> TAREFA PROPOSTA: Reproduza sem alterações o trecho do texto sobre Claro Enigma que vai de "Nem Fausto nem" até "entre criaturas, amar?".

> TEXTO DO DOCUMENTO:
::::
Claro Enigma - Carlos Drummond de Andrade
Claro Enigma é uma obra composta por 42 poemas. Data de 1951 e é da autoria de Carlos Drummond de Andrade, escritor modernista brasileiro.
Inserido na Terceira Fase do Modernismo, conhecida como Pós-Modernista, foi escrito no final da década de 40. Situa-se no período histórico em que teve início a Guerra Fria.
É tendo em conta esse contexto que Drummond transmite melancolia nessa que é a sua oitava obra.
Nela, o autor regressa à forma clássica, abandonando a liberdade de criação, uma das principais tendências do Modernismo.
Resumo
Os 42 poemas constantes no livro apresentam-se distribuídos em seis partes:
I - Entre Lobo e Cão
Composta por 18 poemas, nessa parte o poeta propõe o paradoxo entre a maldade do lobo e a bondade do cão.
Sonetilho do Falso Fernando Pessoa
"Onde nasci, morri.
Onde morri, existo.
E das peles que visto
muitas há que não vi.
Sem mim como sem ti
posso durar. Desisto
de tudo quanto é misto
e que odiei ou senti.
Nem Fausto nem Mefisto,
à deusa que se ri
deste nosso oaristo,
eis-me a dizer: assisto
além, nenhum, aqui,
mas não sou eu, nem isto."
II - Notícias Amorosas
A segunda parte traz 7 poemas que tratam do amor essencial para a vida, o amor genuíno, e não o amor romântico.
"Que pode uma criatura senão,
entre criaturas, amar?
amar e esquecer,
amar e malamar,
amar, desamar, amar?
sempre, e até de olhos vidrados, amar?"
(Trecho de Amar)
::::
> EXTRATO DE DADOS:

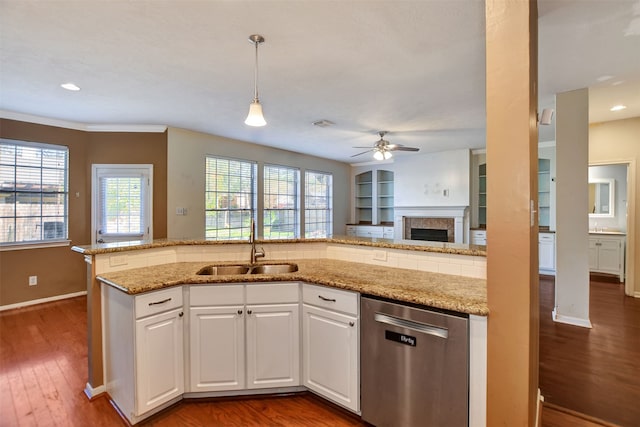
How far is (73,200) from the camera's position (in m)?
4.43

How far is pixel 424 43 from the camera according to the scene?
90.1 inches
::::
> RESULTADO DO EXERCÍCIO:
Nem Fausto nem Mefisto,
à deusa que se ri
deste nosso oaristo,
eis-me a dizer: assisto
além, nenhum, aqui,
mas não sou eu, nem isto."
II - Notícias Amorosas
A segunda parte traz 7 poemas que tratam do amor essencial para a vida, o amor genuíno, e não o amor romântico.
"Que pode uma criatura senão,
entre criaturas, amar?